*** Opening of Source data ***

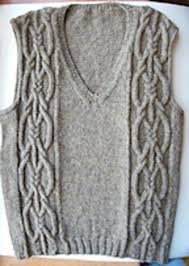 Enhanced movement and shape recovery Glen Moir Vest Knitting Pattern By Impeccable Knits Knit Vest Pattern Knitting Knit Outfit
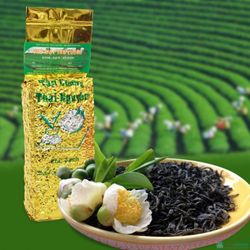 Green tea, black tea
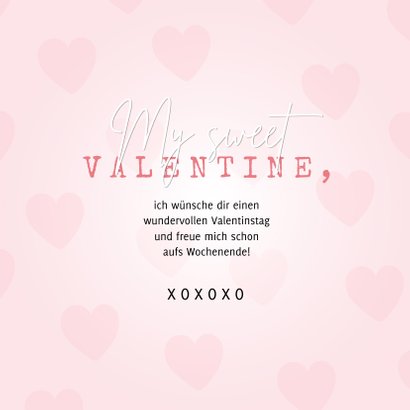 Valentinskarte Süßes Herz 3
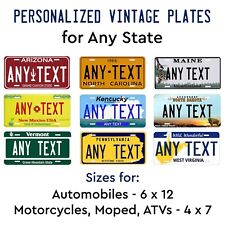 Vintage State Personalized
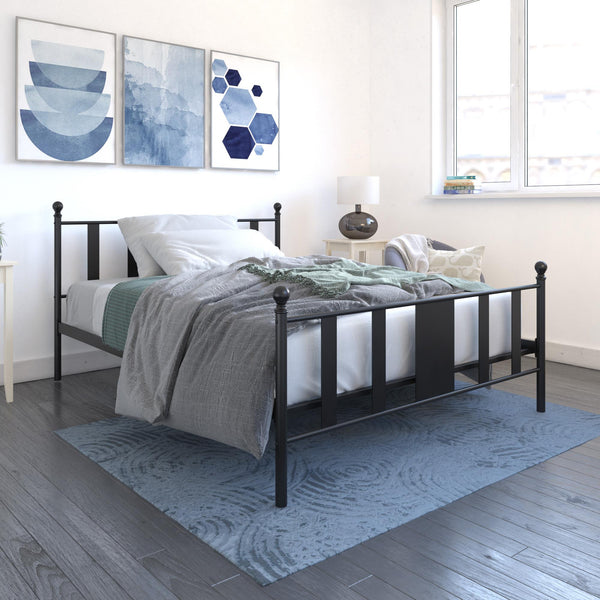 Ameriwood Home DHP Langham Metal Bed Frame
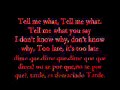 Berserk- tell me why (penpals) Lyrics english and ...
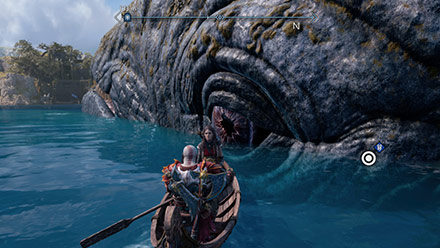 راهنمای قدم به قدم مراحل فرعی GOW: Ragnarok / ماموریت فرعی: The Weight of Chains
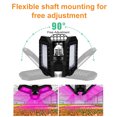 thumbnail image 3 of LED Plant Grow Light Foldable Red and Blue Spectrum Plant, 3 of 8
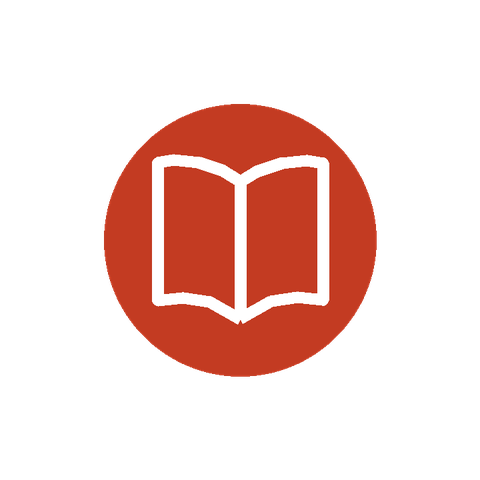 Open Bible icon representing reading The Story of God.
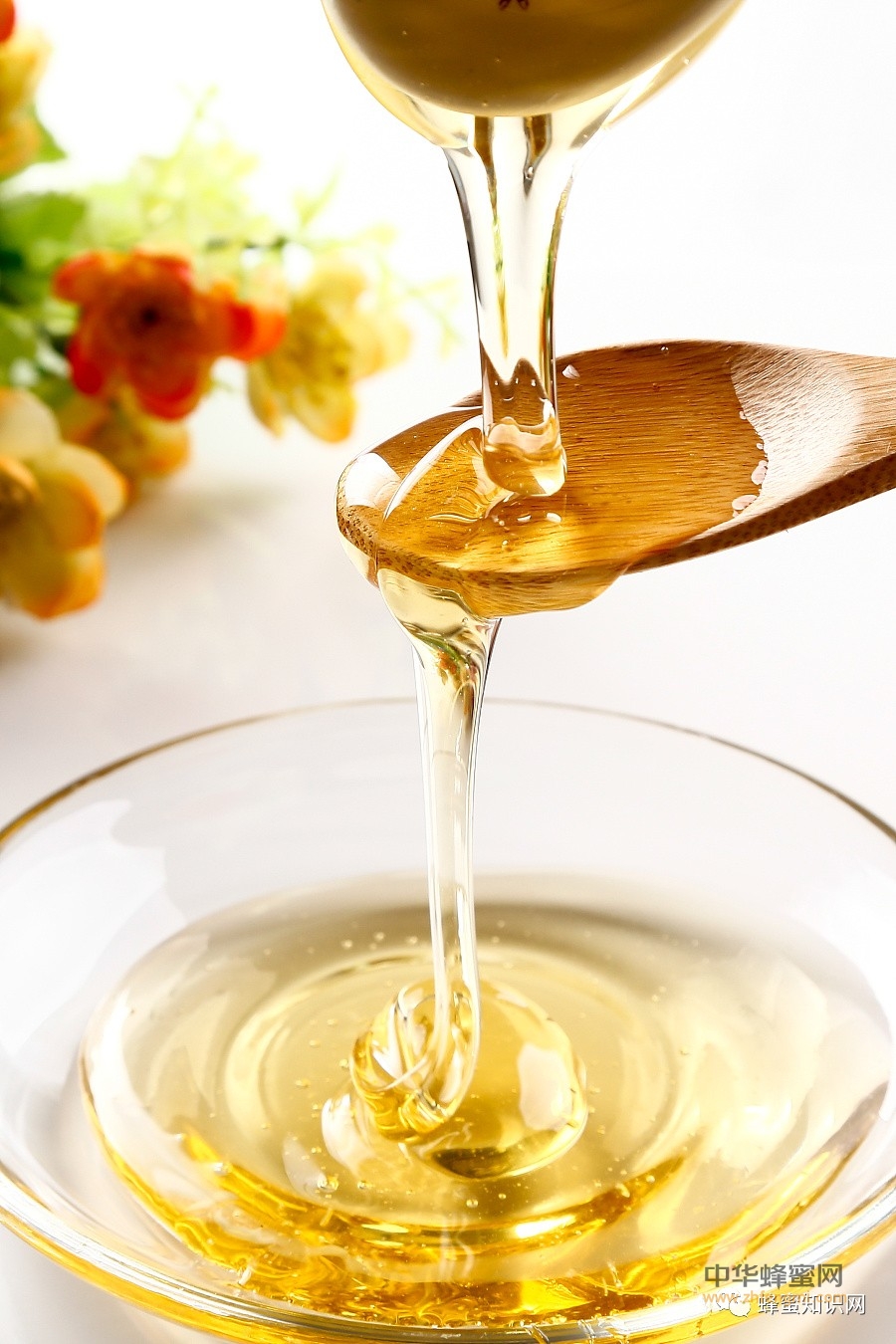 一勺纯蜂蜜，两大特性，三种水温，四段时间，五种用途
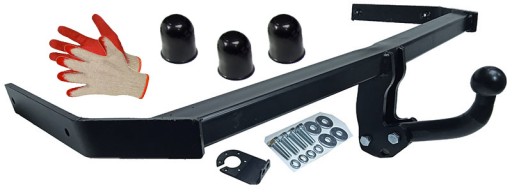 СУДОВИЙ БУКСИРУЮЧИЙ ГАК + ЧОХЛИ VOLKSWAGEN VW GOLF 5 V + PLUS 6 червня 2003-2014 рр.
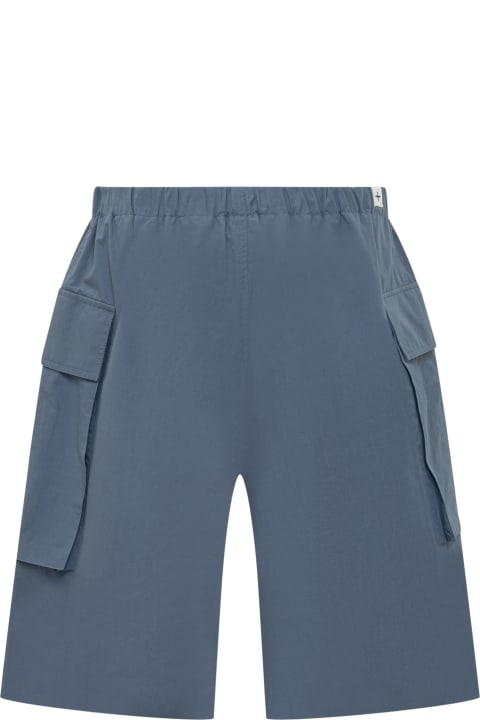 Jil Sander Pants for Men Jil Sander Cotton Shorts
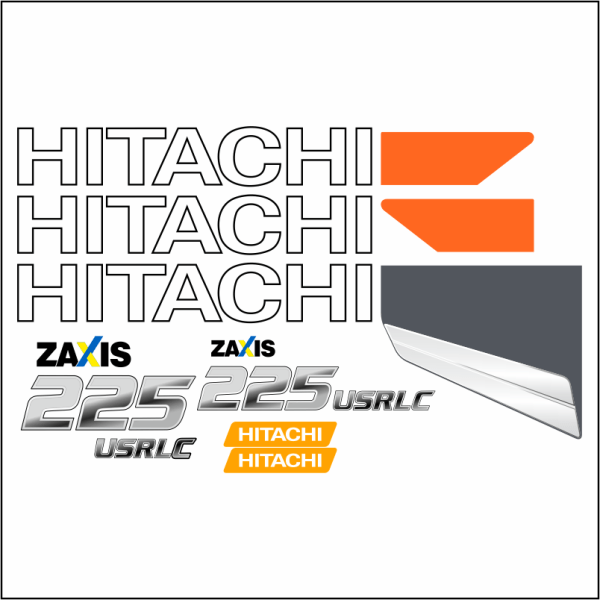 Hitachi Zaxis 225 USRLC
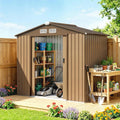7' x 4' Outdoor Storage Shed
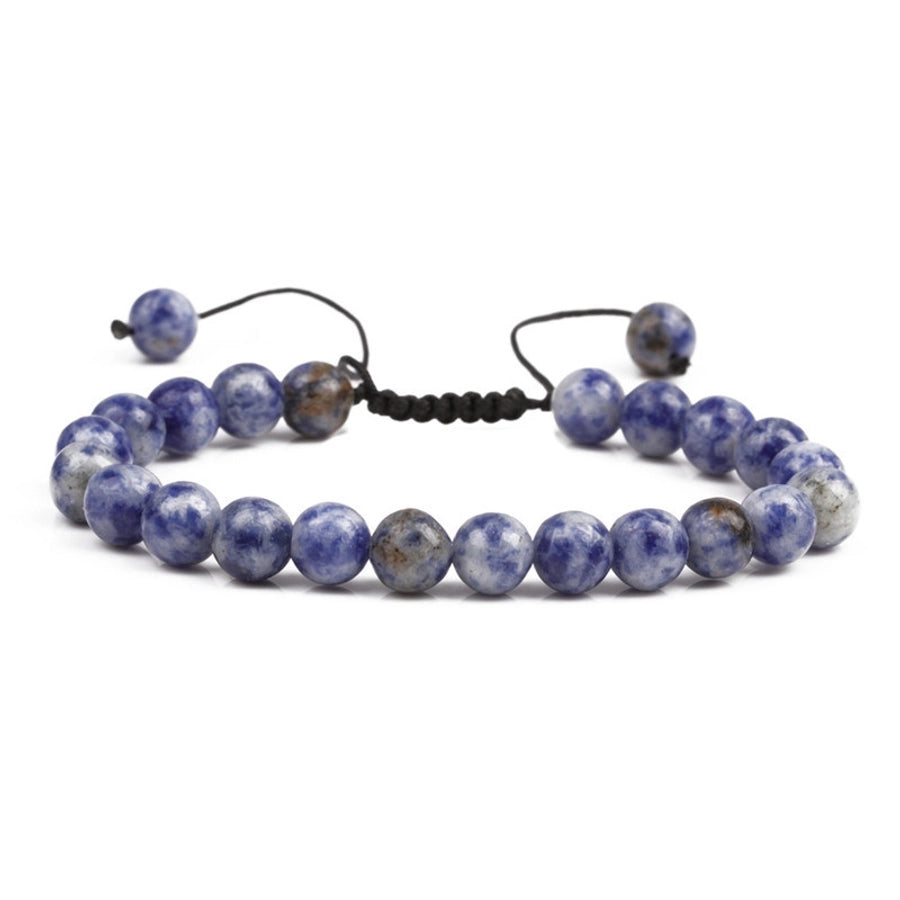 Fashion Geometric Agate No Inlaid Natural Stone Bracelet In Bulk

*** Close of Source data ***

■ **Task requirements**
Please output all the records above exactly, leaving out every picture.

■ **Result for this task**
 Enhanced movement and shape recovery Glen Moir Vest Knitting Pattern By Impeccable Knits Knit Vest Pattern Knitting Knit Outfit
 Green tea, black tea
 Valentinskarte Süßes Herz 3
 Vintage State Personalized
 Ameriwood Home DHP Langham Metal Bed Frame
 Berserk- tell me why (penpals) Lyrics english and ...
 راهنمای قدم به قدم مراحل فرعی GOW: Ragnarok / ماموریت فرعی: The Weight of Chains
 thumbnail image 3 of LED Plant Grow Light Foldable Red and Blue Spectrum Plant, 3 of 8
 Open Bible icon representing reading The Story of God.
 一勺纯蜂蜜，两大特性，三种水温，四段时间，五种用途
 СУДОВИЙ БУКСИРУЮЧИЙ ГАК + ЧОХЛИ VOLKSWAGEN VW GOLF 5 V + PLUS 6 червня 2003-2014 рр.
 Jil Sander Pants for Men Jil Sander Cotton Shorts
 Hitachi Zaxis 225 USRLC
7' x 4' Outdoor Storage Shed
 Fashion Geometric Agate No Inlaid Natural Stone Bracelet In Bulk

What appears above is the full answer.